第8章 もしこの家を売るようなことがあったら私、住みます!

前話: 第9章 「娘が夜泣きすれば、抱っこしながらの勉強の日々」に苦笑

第8章 もしこの家を売るようなことがあったら私、住みます!


「自分の心の向くままに素直に行動すること」が認められたことで、自分はやはり「人のサポーター」として働くことにやりがいに感じる、のではないか、と考えるようになった。


当時付き合っていた彼が、関東から名古屋へ転職するのを機に、
私たちもそろそろ結婚を前提に一緒に住もうか、ということになり、
名古屋への異動を申し出ると、翌年の春には名古屋へ異動が決まった。
そしてそのタイミングでアシスタントマネージャーになった。

「閉鎖的な名古屋」と聞いていた街、私にとっては関西に次ぐ、第3の異国。

関西の頃とは変わらず、マネージャー以外が現地採用であったスタッフは、
本当にピュアで、控え目、関西のスタッフとはまた別の魅力があった。
またもや、居心地のいい環境に感謝しながら勤務していた2ヶ月後、マネージャーのご懐妊、そして、また現地で関東スタッフはわたしのみ、というどこかで聞いたような境遇になった。

そのタイミングで、アシスタントではなく、マネージャーに昇進した私には、
細かいことを気にする余裕はなかった。
とにかく、今ある現状を把握し、関東に比べると認知度の低いこの土地での集客、マーケティング、採用・・・これでもか、というくらい明らかに関東では経験できないであろう仕事が山積みの毎日。

そこでも、私を支えていたのは「クライアント」の方たちだった。
自分たちで「ファンクラブ」をつくるほどのフレンドリーな彼らは、
季節ごとのイベントにも本当に積極的で、こちらスタッフが行う仕事は毎回軽減した。
そんな、地元とのつながりを強化したおかげで、私も特に大きな身体的なストレス、病気もなく、
赴任した翌年には、長女を授かった。

春の出産を間近にして、実家へ里帰りしていた私は、改めて母の大きな存在を知り、
そして、親孝行ではないが実家の近くで子育てをしたい、と思うようになった。


運よく三軒茶屋時代にお世話になった私のメンターであるOさんが、
旦那さんの転勤で念願のニュージーランドにて生活することになったというニュースを聞いた。

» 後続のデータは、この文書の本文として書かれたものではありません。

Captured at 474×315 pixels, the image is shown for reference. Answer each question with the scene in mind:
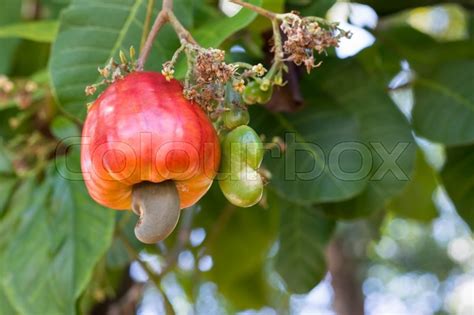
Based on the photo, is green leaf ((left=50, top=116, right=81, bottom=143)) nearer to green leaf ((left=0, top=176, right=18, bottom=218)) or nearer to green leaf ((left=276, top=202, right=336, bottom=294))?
green leaf ((left=0, top=176, right=18, bottom=218))

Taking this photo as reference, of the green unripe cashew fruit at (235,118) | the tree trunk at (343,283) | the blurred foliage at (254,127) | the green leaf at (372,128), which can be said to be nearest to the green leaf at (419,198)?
the blurred foliage at (254,127)

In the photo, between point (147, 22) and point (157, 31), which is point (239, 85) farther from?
point (147, 22)

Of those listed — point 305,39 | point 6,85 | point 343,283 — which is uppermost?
point 305,39

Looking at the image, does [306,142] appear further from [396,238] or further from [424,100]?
[396,238]

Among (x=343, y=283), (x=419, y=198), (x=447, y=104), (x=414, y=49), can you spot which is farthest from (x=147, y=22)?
(x=343, y=283)

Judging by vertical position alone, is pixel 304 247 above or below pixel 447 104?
below

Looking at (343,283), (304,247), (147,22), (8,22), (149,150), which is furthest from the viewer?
(343,283)
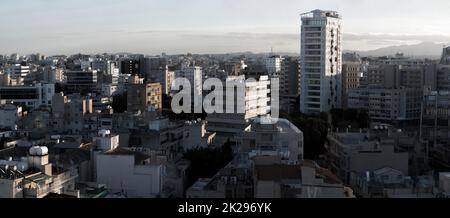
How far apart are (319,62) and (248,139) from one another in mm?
7896

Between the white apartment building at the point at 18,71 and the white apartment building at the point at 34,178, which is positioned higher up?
the white apartment building at the point at 18,71

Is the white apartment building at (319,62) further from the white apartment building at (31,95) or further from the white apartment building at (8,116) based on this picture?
the white apartment building at (8,116)

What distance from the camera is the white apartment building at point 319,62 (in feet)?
46.1

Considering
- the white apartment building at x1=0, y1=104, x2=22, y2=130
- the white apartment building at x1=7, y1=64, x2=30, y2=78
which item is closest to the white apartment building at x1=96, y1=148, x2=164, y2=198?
the white apartment building at x1=0, y1=104, x2=22, y2=130

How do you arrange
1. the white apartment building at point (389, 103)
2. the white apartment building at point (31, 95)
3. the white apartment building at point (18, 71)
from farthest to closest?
the white apartment building at point (18, 71) → the white apartment building at point (31, 95) → the white apartment building at point (389, 103)

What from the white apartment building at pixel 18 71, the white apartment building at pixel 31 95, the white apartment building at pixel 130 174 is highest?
the white apartment building at pixel 18 71

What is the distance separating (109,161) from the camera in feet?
16.5

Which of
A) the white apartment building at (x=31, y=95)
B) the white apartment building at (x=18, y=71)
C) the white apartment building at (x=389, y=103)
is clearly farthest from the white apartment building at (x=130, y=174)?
the white apartment building at (x=18, y=71)

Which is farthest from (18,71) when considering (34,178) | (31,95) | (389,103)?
(34,178)

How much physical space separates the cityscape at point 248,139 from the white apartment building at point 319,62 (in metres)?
0.03

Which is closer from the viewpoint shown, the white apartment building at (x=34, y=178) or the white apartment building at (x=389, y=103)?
the white apartment building at (x=34, y=178)

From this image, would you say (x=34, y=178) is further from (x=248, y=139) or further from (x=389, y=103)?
(x=389, y=103)

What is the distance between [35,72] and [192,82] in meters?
6.84
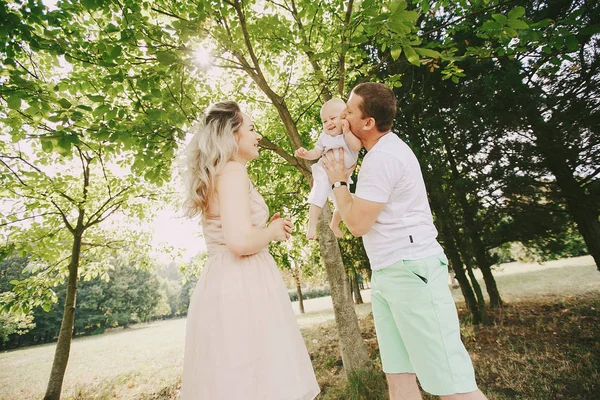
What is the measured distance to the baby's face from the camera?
254 centimetres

彼女のお宅を賃貸として貸し出す、とのことで私はそのマンションに住む!と勝手に一人で決断した。
なぜなら、そのお宅に最初に訪れた時、一目で惚れてしまい、
あまりの居心地の良さに、

「この先、ないかもしれませんが、もしこの家を売るようなことがあったら私、住みます!」

と言っていたからだ。


宣言したまさに4年後、夢にも思わなかった「その日」は訪れた。